◆ **DOCUMENT EXCERPT**:
+===+
That is not an order to disengage.  It can be interpreted as that, but it can also be interpreted as a statement that Zimmerman is not required to follow Martin, but if he does, he does.

There is probably a good reason it was worded that way by the dispatcher (and I am a former civilian police dispatcher).  A dispatcher has no authority to order anyone to do anything.  So no, the police did not order Zimmerman to stand down.

Zimmerman is not a cop, that is correct.  Perhaps you are not aware of it, but citizens have most of the same rights police do, including the right to go where they will.  Zimmerman was free to leave his vehicle.  He was not engaged in any illegal activity and was therefore not prohibited from engaging in self-defense.
+===+
Spatial records with pictures
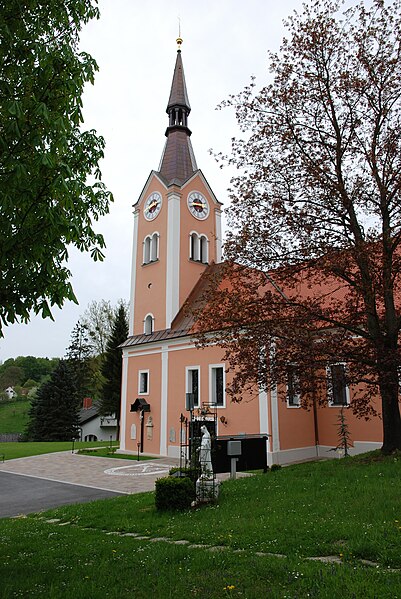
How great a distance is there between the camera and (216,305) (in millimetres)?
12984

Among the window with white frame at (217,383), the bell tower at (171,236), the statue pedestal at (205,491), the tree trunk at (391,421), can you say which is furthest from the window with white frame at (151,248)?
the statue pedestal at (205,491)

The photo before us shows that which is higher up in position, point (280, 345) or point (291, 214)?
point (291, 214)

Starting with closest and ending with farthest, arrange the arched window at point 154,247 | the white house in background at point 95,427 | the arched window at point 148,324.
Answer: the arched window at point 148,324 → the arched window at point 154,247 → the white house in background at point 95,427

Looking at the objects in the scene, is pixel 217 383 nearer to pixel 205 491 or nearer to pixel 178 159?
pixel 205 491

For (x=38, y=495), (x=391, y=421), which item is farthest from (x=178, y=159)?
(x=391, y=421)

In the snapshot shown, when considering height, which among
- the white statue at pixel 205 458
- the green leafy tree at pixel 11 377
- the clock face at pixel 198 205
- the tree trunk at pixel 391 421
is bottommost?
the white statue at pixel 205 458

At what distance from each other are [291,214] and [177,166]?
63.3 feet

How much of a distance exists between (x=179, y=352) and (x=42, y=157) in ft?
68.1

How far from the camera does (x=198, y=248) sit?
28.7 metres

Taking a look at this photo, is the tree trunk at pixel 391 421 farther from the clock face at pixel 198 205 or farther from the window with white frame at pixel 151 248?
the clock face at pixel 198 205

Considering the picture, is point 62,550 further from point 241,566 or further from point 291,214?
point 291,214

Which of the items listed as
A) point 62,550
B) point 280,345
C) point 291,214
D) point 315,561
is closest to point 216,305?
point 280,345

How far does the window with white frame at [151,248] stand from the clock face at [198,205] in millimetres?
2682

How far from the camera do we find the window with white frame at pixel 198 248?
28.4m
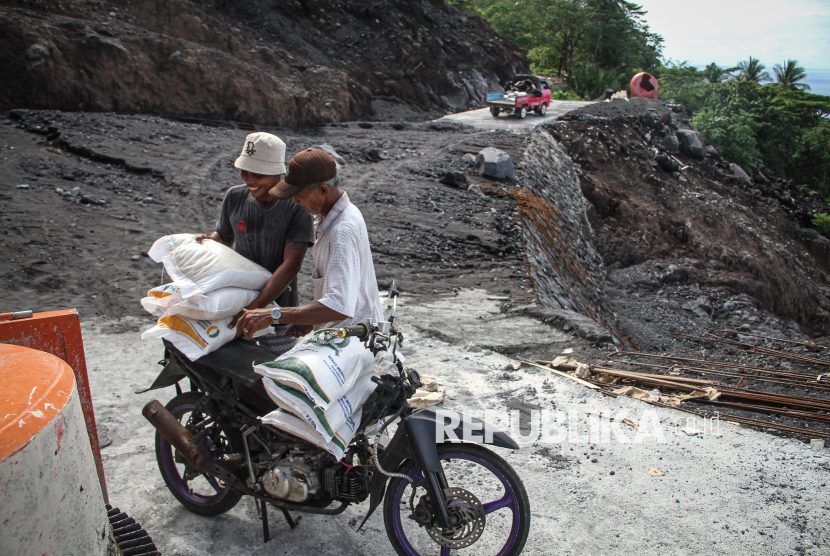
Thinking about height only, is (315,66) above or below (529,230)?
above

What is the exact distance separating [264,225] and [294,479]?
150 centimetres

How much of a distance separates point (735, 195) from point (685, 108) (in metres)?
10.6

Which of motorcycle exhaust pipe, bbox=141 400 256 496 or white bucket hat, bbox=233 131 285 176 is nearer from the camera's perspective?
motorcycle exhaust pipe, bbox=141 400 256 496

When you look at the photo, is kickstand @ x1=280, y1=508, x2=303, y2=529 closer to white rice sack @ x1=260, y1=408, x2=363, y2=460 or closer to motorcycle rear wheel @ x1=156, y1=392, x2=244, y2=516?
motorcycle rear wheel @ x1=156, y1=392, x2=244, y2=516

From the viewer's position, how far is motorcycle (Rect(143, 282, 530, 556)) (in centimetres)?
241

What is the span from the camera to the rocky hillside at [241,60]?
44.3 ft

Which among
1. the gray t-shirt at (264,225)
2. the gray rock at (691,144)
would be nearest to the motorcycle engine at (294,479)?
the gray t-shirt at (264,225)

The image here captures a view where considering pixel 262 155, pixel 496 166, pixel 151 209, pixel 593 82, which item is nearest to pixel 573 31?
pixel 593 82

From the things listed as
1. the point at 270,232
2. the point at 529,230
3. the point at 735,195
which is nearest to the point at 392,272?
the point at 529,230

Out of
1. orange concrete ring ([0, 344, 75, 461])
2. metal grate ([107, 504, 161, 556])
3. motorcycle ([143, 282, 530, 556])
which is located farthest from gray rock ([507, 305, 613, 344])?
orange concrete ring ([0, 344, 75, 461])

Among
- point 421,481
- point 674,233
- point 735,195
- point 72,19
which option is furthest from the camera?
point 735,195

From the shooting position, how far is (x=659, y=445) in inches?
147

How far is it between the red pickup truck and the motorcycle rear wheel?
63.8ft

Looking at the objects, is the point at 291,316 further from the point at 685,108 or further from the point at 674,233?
+===+
◆ **GIVEN PROBLEM 1**: Does each statement below agree with the post about the dispatcher? Answer yes or no for each, and quote the deciding words of the post. (a) The writer says a dispatcher has no authority to order anyone to do anything. (b) The writer states that Zimmerman is a cop. (c) The writer says Zimmerman was not free to leave his vehicle.
◆ **GIVEN PROBLEM 2**: Can you reproduce the post about the dispatcher word for word, starting with "That is not" and going on through "to stand down."?

◆ **RIGHT ANSWER 1**:
(a) Yes: "A dispatcher has no authority to order anyone to do anything."
(b) No: "Zimmerman is not a cop, that is correct."
(c) No: "Zimmerman was free to leave his vehicle."

◆ **RIGHT ANSWER 2**:
That is not an order to disengage.  It can be interpreted as that, but it can also be interpreted as a statement that Zimmerman is not required to follow Martin, but if he does, he does.

There is probably a good reason it was worded that way by the dispatcher (and I am a former civilian police dispatcher).  A dispatcher has no authority to order anyone to do anything.  So no, the police did not order Zimmerman to stand down.